To deal with this issue, smart people over at TASVideos have made TASBlend:

function TASBlend(clip c, float "ratio")  { 
        # reduces framerate to 1/2 but leaves flicker effects partly visible 
        # blends frame pairs with alternating opacity (default is 2/3+1/3;1/3+2/3) 
        # optional "ratio" is the opacity of the first frame out of the four 
        ratio    = default(ratio, 2.0 / 3) 
        opacity1 = round((1 - ratio) * 257) 
        opacity2 = round((    ratio) * 257) 
        c 
        Interleave(Layer(SelectEvery(4, 0), SelectEvery(4, 1), level=opacity1), 
        \          Layer(SelectEvery(4, 2), SelectEvery(4, 3), level=opacity2)) 
}

It's a special way of frameblending that aims to replicate the flicker effect at the provided 30 FPS. Here's how the previous clip looks with TASBlend applied:

 	1024_x_896,_30Hz_flicker_effect_with_TasBlend 	 			  

It works pretty well, but still has the general issues of frame blending: Moving stuff becomes blurry. So, ideally, you only apply TASBlend to sections of the video that need it.

video = AviSource("path/to/60fps/emulator/footage.avi")
blended = video.TASBlend()
video = video.ChangeFPS( video.framerate / 2 )
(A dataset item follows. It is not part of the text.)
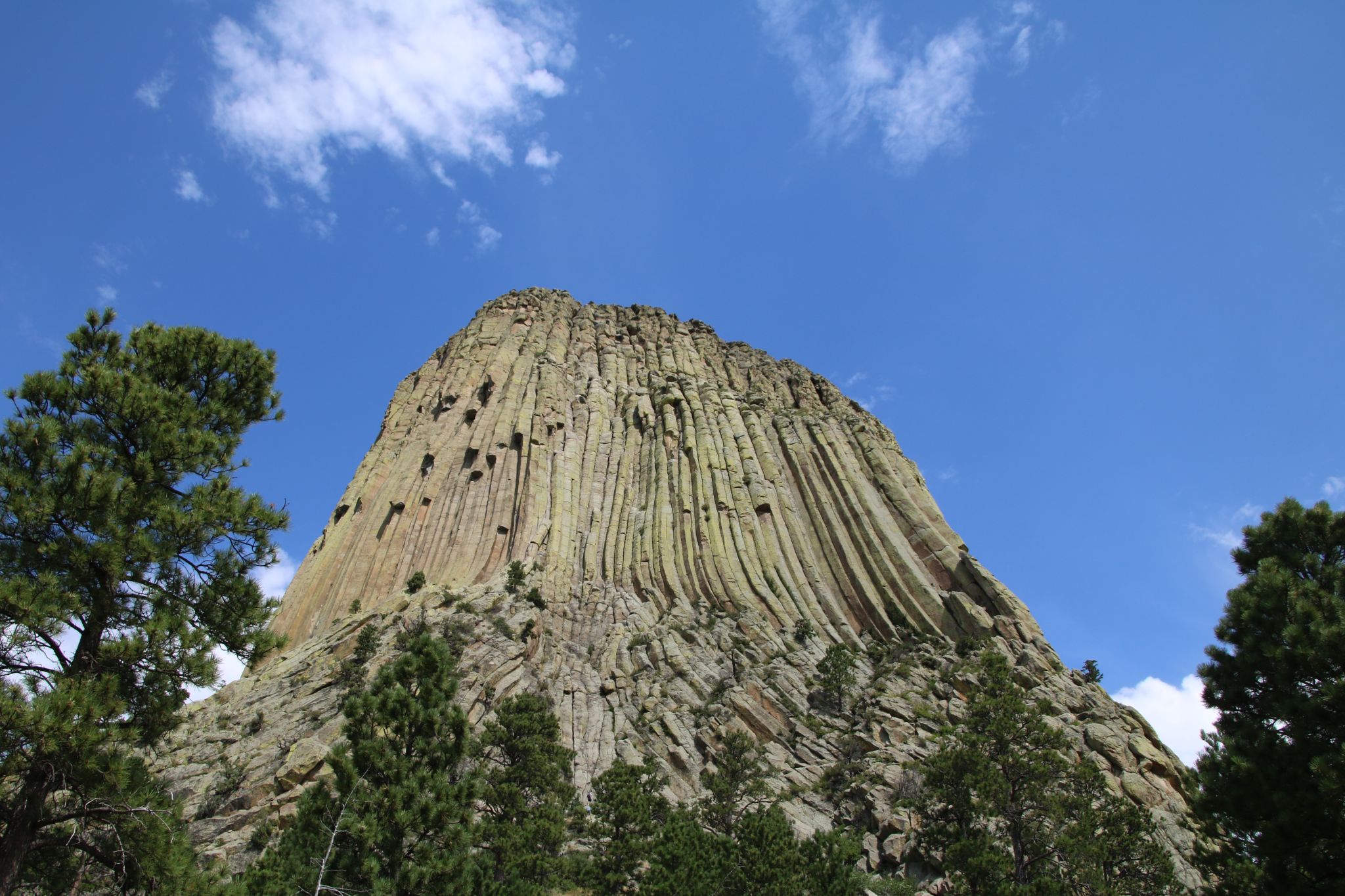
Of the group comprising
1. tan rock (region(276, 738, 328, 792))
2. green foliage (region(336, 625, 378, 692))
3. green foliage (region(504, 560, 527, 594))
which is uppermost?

# replace video with blended video for each section that needs it
video = video.Replace(1000, 1200, blended)
video = video.Replace(4500, 5000, blended)
# etc.

Odd Resolutions[]

So we've now got pretty good looking SNES footage, but think about the resizing process a bit and you'll realize that Youtube resizes the nice 4x SNES resolution footage to a much more questionable ~3.21x SNES resolution. That doesn't sound right at all!

Youtube only supports very specific resolutions, all other uploads will get "standardized" to the next smallest. That means that to get a crisp encode, we have to provide a video that either already is in these resolutions, or resizes nicely to them. In case of SNES footage, this is fairly easy: Pad the 256 x 224 to 256 x 240 with 8 pixel black bars on the top and bottom. Resizing that to 4x gives us 1024 x 960, which downsizes nicely to exactly 3x at 768 x 720. Compare:

 	1024_x_896,_30Hz_flicker_effect_with_TasBlend 	 			    	1024_x_960,_30Hz_flicker_effect_with_TasBlend 	 			  

It's not a big difference, but if you look closely, the 896 version looks slightly more blurry than the 960 version. At this point we're kinda nitpicking really, but if you really want to get the best quality out of Youtube's encodes, pad non-standard resolution footage with black bars on the top/bottom to get a resolution (or exact multiple) that Youtube supports.

(The reason we're not resizing our SNES footage to 768 x 720 directly has to do with Chroma Subsampling, but admittedly might be wasted effort considering Youtube downsizes it anyway. Still, it's a good idea to provide Youtube with the best quality you can.)